No more Photoshopping models without disclosure -- in Israel

In an effort to curtail eating disorders, a new Israeli law requires advertisers to fess up to certain kinds of digital editing.

Elizabeth Armstrong Moore
Elizabeth Armstrong Moore is based in Portland, Oregon, and has written for Wired, The Christian Science Monitor, and public radio. Her semi-obscure hobbies include climbing, billiards, board games that take up a lot of space, and piano.
Elizabeth Armstrong Moore
2 min read
Under the new law, top Israeli model Adi Neumann, above, is banned at her current weight from appearing in local advertisements. Screenshot by Elizabeth Armstrong Moore/CNET

A law passed late Monday in Israel is not only banning underweight models from appearing in local advertising, it's also requiring publications to disclose when models -- male or female -- have been digitally edited to appear thinner than they are.
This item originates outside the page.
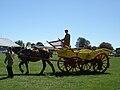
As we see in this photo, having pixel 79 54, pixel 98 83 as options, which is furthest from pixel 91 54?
pixel 98 83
"We want to break the illusion that the model we see is real," Liad Gil-Har, the assistant to the law sponsor, told the Associated Press.

Supporters of the law, which appears to be the first of its kind anywhere, say they hope it will help reduce the rate of eating disorders, which in many developed countries (including Israel and the U.S.) is estimated to be severe in 2 to 3 percent of teenage girls.

The first part of the law is clear: at every photo shoot that may be used on the Israeli market, models must produce a medical report that is no more than three months old stating that the model is not malnourished according to World Health Organization standards, which sets being underweight at a body mass index below 18.5. (This means a woman who is 5 feet 8 inches must weigh more than 120 pounds.)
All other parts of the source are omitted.